In his endlessly informative ramblings, he captures the genius loci, whether witnessing the mass hatch of the mayflies at Lough Bunny and their mating dance, or the first glimpse of a spring gentian after a grey winter. Through his friendship with scholars and “floral buffs”, he brings out their shared interest in topophilia. An unashamed tribute to the Burren and its enduring beauty, this handsome book is a love letter to a place that keeps giving.

Human geography

Celebrating landscape is also the theme of Living Locally by Erica Van Horn (Uniform Books, €12), an American woman’s portrayal of living near the Knockmealdowns in south Tipperary. Van Horn’s book covers five years, concentrating on the minutiae of her patch and its human geography.

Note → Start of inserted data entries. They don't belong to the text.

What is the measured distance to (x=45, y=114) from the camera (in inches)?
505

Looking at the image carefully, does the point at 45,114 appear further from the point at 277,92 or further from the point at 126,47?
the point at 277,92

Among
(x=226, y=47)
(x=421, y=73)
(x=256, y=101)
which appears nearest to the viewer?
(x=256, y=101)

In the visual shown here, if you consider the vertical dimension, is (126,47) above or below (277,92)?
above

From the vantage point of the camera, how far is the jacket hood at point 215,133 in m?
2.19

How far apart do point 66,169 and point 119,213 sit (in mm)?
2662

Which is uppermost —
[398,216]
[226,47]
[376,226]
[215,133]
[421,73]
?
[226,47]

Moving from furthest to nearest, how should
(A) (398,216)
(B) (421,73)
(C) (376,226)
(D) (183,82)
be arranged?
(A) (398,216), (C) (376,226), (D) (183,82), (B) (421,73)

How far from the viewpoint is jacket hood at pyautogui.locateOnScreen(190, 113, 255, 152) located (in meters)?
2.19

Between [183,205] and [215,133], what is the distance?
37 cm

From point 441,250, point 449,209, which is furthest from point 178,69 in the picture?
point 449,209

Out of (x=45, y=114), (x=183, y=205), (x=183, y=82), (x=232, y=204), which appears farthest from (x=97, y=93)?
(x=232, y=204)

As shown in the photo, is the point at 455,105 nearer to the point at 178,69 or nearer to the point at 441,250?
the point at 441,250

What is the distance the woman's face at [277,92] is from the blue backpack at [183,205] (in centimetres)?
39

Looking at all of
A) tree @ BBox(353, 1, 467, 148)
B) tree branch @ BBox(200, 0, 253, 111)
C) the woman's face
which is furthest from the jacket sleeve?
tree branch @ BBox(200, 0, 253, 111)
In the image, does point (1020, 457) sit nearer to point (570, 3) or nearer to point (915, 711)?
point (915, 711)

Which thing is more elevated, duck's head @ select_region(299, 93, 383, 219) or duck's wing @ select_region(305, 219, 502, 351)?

She delights in colloquialisms, pishoguery and vivid expressions: Shallykabulies are snails, Mother of Household is a Tipperary apple, the Cock’s Step equates to the amount of extra daylight after the winter solstice, while if someone is “Walking the Houses”, it means they are checking the outbuildings are secure. Many neighbours are described by their local names and we meet May the Halfway, Mickey the Boxer, Tom Smoke, and John the Post.

Mini-dramas, such as finding a dead mouse in the wine cupboard, helping control a cattle breakout, or dealing with the hardships of frozen pipes in winter are recounted. The author does not shy away from the darker side of rural life since her diary includes detail of suicides and the murder of a local girl.

Training soldiers

The Curragh Camp in Kildare has played a significant part in shaping Irish history. In Soldiers of the Short Grass, A History of the Curragh Camp (Merrion Press, €15) Dan Harvey covers a wide spectrum of topics since its establishment in 1855 to train soldiers for the Crimean War. As a military landmark, the Curragh became a battlefield training ground for many other wars in the late 19th and early 20th century.

Twelve crisply written chapters – six when the camp was under British rule, and six from the Irish Civil War – deal with specific periods. The early ones delve into military tactics, training in the British army in the Victorian era, and the War of Independence, while the second half considers the Civil War, the State of Emergency and the Irish Army’s present day international role in overseas UN peacekeeping operations. The author describes this new departure as a farsighted decision by taoiseach Seán Lemass and sees it as the single most significant development in the history of the Defence Forces since the foundation of the state.

Paul Clements is the author of “Wandering Ireland’s Wild Atlantic Way: From Banba’s Crown to World’s End”, published by the Collins Press.